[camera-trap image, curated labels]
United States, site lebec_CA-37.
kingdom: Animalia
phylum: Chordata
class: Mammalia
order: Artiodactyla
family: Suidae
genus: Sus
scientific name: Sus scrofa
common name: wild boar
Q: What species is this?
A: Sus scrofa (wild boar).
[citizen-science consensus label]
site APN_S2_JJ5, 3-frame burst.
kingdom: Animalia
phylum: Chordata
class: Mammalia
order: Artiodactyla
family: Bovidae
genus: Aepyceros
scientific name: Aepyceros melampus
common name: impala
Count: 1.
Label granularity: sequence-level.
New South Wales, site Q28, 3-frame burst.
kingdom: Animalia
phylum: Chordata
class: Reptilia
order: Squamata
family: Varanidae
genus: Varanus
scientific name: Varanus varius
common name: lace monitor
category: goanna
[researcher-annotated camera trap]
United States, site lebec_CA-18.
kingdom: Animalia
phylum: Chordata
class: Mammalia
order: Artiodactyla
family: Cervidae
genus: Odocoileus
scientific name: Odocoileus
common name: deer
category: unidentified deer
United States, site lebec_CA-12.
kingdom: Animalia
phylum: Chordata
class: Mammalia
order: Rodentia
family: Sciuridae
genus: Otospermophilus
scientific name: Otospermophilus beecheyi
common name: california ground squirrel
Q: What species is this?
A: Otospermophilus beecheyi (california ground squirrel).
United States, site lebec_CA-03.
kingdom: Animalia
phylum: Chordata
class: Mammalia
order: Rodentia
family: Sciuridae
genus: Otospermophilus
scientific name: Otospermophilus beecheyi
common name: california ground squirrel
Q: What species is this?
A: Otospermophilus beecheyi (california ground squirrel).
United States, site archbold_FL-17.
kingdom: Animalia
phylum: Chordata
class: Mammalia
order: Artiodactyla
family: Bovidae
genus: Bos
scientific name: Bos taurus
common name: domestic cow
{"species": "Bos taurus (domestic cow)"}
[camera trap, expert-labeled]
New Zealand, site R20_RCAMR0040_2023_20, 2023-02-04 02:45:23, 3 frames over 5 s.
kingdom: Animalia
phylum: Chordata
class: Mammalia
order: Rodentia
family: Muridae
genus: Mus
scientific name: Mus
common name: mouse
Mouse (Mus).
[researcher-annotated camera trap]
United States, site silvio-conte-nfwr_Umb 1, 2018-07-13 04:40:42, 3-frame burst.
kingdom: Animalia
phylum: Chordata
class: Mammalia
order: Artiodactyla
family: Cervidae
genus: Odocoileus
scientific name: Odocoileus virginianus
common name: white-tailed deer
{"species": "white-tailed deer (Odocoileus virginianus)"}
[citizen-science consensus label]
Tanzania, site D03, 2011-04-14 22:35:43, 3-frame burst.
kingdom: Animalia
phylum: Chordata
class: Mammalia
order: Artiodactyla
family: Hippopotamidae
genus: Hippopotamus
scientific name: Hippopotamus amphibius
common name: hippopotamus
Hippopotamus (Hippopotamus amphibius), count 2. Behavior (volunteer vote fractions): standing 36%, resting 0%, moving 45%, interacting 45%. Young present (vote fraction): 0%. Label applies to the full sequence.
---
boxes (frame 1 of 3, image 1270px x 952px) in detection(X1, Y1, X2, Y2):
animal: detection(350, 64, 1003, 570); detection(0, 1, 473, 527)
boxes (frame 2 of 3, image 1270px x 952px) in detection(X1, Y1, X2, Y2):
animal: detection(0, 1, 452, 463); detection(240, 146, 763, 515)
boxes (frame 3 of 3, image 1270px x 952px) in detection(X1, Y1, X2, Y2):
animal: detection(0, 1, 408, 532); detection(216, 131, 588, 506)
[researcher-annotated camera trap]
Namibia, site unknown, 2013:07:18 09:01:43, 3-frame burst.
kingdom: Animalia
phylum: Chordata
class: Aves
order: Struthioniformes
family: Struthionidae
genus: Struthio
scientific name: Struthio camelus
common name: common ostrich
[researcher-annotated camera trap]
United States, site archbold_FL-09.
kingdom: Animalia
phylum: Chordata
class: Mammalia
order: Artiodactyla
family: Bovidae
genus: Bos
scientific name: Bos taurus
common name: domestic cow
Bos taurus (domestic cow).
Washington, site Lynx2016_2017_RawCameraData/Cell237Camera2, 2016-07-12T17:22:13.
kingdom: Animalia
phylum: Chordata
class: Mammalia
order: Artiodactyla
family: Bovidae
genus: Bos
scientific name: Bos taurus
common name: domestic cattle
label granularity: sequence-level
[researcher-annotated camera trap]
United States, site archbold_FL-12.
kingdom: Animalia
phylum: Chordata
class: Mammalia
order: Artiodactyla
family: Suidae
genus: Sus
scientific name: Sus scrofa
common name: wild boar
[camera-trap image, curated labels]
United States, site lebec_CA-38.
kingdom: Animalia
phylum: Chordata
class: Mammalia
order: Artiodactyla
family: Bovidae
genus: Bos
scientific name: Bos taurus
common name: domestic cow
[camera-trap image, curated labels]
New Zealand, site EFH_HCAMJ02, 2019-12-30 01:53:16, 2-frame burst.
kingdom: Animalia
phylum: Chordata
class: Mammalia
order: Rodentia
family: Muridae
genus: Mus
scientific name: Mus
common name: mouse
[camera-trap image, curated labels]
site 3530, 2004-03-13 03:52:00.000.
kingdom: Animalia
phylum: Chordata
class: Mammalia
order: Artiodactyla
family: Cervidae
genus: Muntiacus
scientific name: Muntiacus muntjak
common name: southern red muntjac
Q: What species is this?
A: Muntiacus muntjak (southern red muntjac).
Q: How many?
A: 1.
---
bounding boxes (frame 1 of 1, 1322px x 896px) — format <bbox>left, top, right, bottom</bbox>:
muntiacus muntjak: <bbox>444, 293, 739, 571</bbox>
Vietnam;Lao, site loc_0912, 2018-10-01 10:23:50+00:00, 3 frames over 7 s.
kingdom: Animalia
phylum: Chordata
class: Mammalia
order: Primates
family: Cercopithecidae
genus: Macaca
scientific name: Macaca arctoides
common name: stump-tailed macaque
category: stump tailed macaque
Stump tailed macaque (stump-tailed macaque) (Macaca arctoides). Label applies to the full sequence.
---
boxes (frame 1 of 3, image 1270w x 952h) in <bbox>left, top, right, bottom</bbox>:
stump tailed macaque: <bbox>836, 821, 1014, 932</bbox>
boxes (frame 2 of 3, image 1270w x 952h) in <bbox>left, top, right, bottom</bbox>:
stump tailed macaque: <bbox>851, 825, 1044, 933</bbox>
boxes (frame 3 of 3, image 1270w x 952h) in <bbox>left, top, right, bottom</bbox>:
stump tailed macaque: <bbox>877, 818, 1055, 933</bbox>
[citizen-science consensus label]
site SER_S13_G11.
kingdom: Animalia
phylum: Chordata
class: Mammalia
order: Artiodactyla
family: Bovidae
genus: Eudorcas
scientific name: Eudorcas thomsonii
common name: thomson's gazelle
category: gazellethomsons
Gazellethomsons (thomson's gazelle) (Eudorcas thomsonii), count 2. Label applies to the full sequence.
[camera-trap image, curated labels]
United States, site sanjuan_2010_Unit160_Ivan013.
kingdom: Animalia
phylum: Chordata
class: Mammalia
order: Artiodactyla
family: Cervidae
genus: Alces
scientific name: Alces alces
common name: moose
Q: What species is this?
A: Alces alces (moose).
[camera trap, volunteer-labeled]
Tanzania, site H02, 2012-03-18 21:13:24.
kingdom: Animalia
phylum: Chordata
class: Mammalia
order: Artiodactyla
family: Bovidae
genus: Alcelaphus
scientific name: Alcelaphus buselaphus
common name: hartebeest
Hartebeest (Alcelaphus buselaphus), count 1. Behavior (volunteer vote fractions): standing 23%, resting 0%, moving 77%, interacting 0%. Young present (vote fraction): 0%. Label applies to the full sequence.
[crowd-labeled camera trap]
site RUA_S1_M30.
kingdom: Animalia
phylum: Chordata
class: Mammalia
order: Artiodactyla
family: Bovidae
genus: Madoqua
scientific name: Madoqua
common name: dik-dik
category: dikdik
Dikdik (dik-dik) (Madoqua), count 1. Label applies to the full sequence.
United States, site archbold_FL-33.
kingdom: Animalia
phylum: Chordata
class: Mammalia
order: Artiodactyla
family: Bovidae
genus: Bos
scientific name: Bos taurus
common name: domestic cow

------------------------------------------------------------------------

* _WHAT TO WORK ON_
From the entries above, write out only the lines starting at the line that holds "common name: stump-tailed macaque" and ending at the line that holds "scientific name: Alcelaphus buselaphus", keeping both and matching them exactly.

* _ANSWER TO THIS TASK_
common name: stump-tailed macaque
category: stump tailed macaque
Stump tailed macaque (stump-tailed macaque) (Macaca arctoides). Label applies to the full sequence.
---
boxes (frame 1 of 3, image 1270w x 952h) in <bbox>left, top, right, bottom</bbox>:
stump tailed macaque: <bbox>836, 821, 1014, 932</bbox>
boxes (frame 2 of 3, image 1270w x 952h) in <bbox>left, top, right, bottom</bbox>:
stump tailed macaque: <bbox>851, 825, 1044, 933</bbox>
boxes (frame 3 of 3, image 1270w x 952h) in <bbox>left, top, right, bottom</bbox>:
stump tailed macaque: <bbox>877, 818, 1055, 933</bbox>
[citizen-science consensus label]
site SER_S13_G11.
kingdom: Animalia
phylum: Chordata
class: Mammalia
order: Artiodactyla
family: Bovidae
genus: Eudorcas
scientific name: Eudorcas thomsonii
common name: thomson's gazelle
category: gazellethomsons
Gazellethomsons (thomson's gazelle) (Eudorcas thomsonii), count 2. Label applies to the full sequence.
[camera-trap image, curated labels]
United States, site sanjuan_2010_Unit160_Ivan013.
kingdom: Animalia
phylum: Chordata
class: Mammalia
order: Artiodactyla
family: Cervidae
genus: Alces
scientific name: Alces alces
common name: moose
Q: What species is this?
A: Alces alces (moose).
[camera trap, volunteer-labeled]
Tanzania, site H02, 2012-03-18 21:13:24.
kingdom: Animalia
phylum: Chordata
class: Mammalia
order: Artiodactyla
family: Bovidae
genus: Alcelaphus
scientific name: Alcelaphus buselaphus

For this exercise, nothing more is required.